— START OF Material to process —
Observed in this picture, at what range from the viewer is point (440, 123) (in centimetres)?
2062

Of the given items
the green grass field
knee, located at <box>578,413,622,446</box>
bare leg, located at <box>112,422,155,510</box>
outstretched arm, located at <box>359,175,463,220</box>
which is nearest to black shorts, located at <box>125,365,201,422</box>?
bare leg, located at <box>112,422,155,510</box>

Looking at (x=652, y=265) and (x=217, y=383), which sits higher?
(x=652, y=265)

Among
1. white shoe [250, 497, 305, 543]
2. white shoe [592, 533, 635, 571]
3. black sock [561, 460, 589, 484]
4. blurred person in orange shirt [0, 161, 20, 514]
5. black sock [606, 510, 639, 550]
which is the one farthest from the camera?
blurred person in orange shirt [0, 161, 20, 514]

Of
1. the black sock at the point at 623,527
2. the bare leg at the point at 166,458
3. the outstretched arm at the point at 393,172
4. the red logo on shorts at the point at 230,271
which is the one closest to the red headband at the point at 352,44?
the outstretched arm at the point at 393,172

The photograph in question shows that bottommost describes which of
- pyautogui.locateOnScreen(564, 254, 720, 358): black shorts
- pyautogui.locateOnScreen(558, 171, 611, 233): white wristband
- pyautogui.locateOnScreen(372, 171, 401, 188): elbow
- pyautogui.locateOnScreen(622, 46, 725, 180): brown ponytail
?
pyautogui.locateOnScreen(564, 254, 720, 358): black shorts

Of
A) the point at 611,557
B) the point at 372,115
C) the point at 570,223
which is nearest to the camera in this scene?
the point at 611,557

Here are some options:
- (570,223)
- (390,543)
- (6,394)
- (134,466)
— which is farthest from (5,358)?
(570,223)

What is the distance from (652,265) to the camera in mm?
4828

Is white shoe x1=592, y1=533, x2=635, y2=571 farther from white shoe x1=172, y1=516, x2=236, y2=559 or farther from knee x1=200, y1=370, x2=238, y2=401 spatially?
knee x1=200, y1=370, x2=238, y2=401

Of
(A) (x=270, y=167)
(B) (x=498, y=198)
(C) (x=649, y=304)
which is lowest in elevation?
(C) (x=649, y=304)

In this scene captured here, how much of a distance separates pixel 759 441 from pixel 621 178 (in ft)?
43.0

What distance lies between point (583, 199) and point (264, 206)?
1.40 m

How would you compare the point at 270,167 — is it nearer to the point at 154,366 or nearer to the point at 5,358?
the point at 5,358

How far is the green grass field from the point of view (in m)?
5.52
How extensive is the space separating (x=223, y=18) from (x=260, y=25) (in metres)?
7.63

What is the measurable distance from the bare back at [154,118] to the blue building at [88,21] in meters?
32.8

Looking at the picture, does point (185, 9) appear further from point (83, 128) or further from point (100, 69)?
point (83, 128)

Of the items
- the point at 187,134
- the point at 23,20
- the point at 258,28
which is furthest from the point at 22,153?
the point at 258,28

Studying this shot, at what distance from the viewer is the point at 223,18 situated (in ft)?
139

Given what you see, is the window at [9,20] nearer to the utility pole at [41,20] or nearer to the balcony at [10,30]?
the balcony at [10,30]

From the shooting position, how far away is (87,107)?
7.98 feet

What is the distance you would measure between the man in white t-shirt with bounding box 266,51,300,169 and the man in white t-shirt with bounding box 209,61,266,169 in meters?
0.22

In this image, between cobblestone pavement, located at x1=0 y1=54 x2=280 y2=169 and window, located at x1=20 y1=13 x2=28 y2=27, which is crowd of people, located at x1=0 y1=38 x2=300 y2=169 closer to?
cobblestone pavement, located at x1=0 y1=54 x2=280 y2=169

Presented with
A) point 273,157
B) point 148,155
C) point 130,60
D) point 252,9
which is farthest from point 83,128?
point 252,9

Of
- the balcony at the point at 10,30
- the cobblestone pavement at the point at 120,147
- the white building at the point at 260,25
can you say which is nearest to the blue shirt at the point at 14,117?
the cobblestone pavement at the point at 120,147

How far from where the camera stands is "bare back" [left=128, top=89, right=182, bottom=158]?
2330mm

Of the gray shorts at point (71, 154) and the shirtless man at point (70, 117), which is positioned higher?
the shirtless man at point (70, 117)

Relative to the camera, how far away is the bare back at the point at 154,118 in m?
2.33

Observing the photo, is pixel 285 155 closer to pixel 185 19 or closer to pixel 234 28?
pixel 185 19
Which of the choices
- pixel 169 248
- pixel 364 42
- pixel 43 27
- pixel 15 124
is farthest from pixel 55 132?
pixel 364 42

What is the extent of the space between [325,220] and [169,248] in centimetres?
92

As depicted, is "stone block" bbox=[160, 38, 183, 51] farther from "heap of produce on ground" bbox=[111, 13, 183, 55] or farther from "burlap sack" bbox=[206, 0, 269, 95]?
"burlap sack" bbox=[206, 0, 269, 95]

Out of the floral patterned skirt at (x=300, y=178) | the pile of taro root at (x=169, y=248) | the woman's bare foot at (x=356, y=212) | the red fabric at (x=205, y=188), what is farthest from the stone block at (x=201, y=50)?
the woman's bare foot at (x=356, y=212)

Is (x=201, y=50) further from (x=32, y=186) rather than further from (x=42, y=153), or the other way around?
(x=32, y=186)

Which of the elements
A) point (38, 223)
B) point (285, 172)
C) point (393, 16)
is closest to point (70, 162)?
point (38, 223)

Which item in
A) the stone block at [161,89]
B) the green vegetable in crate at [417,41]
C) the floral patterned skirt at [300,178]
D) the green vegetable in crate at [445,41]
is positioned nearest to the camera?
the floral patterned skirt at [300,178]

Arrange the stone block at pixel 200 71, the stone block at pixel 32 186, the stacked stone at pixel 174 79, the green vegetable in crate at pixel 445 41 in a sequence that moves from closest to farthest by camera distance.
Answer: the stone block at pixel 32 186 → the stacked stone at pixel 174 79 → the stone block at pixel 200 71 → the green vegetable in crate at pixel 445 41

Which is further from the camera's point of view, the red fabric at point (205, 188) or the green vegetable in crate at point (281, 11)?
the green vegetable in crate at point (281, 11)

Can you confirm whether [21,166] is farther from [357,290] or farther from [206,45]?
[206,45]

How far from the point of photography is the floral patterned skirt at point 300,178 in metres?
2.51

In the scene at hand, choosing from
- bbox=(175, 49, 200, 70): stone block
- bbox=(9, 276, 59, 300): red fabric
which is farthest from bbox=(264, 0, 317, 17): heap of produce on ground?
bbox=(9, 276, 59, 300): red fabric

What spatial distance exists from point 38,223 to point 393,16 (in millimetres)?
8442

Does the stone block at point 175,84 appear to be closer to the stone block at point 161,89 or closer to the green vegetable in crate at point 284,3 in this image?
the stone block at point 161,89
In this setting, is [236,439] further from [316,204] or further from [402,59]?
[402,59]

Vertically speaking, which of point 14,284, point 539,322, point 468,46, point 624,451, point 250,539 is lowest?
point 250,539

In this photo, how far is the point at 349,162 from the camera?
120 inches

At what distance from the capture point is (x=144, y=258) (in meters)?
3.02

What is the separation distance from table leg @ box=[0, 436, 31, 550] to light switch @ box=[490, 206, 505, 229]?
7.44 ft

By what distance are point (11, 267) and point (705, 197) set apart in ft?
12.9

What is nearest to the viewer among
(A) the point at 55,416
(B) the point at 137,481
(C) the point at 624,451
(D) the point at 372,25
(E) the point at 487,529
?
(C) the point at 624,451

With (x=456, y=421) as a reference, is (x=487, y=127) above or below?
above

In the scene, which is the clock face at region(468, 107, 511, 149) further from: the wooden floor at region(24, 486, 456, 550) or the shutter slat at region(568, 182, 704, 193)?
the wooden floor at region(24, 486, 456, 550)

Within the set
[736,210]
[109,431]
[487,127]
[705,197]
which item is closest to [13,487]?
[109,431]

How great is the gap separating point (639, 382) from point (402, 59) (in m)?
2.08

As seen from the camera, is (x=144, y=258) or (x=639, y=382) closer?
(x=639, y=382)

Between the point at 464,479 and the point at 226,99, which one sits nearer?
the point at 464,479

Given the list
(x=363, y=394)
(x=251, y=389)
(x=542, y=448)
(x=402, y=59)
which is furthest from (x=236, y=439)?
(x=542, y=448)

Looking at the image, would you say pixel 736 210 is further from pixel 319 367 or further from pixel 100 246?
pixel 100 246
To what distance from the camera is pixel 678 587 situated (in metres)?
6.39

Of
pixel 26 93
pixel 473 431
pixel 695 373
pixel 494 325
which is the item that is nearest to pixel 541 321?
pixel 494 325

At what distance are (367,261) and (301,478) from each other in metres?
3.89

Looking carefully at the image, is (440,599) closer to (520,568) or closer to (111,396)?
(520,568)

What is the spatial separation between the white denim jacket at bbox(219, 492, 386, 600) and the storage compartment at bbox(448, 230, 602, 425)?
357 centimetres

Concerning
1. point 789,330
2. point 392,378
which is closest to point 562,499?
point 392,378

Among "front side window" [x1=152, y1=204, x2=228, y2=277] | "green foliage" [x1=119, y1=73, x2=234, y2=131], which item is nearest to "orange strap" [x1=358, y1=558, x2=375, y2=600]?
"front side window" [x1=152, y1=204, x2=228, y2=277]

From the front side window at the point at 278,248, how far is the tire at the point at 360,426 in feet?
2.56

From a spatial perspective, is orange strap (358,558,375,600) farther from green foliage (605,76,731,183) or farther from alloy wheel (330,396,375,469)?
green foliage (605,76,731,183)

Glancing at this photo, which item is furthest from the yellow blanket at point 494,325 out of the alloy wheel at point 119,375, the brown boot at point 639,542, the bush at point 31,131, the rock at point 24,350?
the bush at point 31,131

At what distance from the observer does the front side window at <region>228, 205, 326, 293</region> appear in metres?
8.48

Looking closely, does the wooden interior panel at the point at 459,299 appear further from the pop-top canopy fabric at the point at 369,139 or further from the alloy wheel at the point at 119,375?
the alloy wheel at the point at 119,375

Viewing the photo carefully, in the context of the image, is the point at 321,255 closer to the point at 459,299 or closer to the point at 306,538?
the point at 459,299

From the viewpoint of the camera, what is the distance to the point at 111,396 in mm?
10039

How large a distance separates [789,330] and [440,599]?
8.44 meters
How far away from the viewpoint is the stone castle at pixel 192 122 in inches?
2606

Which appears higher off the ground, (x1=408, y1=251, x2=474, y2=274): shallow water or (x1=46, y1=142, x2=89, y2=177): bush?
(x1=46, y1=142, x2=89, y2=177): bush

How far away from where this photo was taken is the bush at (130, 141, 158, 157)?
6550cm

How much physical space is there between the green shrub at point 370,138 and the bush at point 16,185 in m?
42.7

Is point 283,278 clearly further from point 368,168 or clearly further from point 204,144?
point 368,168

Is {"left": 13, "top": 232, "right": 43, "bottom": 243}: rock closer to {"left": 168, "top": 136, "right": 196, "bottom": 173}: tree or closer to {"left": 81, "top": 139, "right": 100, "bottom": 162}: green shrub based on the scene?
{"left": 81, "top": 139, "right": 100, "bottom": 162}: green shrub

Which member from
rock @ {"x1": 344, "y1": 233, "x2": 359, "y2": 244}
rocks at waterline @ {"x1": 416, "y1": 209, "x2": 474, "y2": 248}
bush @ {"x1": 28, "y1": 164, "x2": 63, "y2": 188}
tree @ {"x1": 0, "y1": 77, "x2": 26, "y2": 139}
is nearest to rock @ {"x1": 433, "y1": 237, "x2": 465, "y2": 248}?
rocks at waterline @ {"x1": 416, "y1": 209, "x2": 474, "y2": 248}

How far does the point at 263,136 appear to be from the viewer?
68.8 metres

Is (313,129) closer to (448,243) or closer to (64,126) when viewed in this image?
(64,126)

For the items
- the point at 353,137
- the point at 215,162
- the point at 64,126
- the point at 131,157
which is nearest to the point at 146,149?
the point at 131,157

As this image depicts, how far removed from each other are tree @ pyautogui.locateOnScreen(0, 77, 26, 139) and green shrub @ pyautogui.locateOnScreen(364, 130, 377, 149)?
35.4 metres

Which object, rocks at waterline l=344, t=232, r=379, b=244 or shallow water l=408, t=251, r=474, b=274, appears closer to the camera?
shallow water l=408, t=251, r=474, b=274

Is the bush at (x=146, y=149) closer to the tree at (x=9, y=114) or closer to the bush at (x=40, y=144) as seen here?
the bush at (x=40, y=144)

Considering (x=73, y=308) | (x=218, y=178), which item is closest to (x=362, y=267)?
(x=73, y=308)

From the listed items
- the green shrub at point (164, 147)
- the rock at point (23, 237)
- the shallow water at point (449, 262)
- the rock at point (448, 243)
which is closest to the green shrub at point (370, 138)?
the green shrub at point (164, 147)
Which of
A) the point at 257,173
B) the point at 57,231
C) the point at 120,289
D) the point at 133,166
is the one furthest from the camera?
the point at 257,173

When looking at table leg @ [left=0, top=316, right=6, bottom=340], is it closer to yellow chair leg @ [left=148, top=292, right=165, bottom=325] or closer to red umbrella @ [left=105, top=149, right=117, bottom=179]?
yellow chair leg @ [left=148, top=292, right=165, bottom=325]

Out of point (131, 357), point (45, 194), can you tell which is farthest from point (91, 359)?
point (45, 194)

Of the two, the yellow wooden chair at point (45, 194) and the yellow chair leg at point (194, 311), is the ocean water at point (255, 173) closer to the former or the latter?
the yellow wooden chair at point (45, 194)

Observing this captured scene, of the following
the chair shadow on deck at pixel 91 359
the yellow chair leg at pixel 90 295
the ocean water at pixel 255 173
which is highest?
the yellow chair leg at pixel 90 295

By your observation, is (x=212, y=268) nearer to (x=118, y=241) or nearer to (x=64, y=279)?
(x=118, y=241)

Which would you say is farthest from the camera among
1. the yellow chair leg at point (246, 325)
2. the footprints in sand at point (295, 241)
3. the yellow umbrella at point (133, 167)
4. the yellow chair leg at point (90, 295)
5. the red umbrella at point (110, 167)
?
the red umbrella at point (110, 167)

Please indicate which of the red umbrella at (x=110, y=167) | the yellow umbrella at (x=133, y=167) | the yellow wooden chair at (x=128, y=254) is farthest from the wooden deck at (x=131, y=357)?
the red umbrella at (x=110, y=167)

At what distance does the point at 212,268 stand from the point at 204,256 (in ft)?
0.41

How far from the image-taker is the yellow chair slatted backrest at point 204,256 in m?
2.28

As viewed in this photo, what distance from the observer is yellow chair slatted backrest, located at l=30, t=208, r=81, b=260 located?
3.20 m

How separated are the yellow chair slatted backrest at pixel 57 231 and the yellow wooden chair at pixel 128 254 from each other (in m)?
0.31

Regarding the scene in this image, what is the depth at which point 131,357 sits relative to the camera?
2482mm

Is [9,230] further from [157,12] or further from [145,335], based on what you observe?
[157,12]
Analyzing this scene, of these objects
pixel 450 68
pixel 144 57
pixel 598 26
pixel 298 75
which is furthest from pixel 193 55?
— END OF Material to process —
## Prompt
Convert the part of the records that opens with the line containing "As viewed in" and runs through the end of the records into a JSON list of strings, one string per line, with blank lines left out.

## Full response
[
  "As viewed in this photo, what distance from the observer is yellow chair slatted backrest, located at l=30, t=208, r=81, b=260 located?",
  "3.20 m",
  "How separated are the yellow chair slatted backrest at pixel 57 231 and the yellow wooden chair at pixel 128 254 from each other (in m)?",
  "0.31",
  "Regarding the scene in this image, what is the depth at which point 131,357 sits relative to the camera?",
  "2482mm",
  "Is [9,230] further from [157,12] or further from [145,335], based on what you observe?",
  "[157,12]",
  "Analyzing this scene, of these objects",
  "pixel 450 68",
  "pixel 144 57",
  "pixel 598 26",
  "pixel 298 75",
  "which is furthest from pixel 193 55?"
]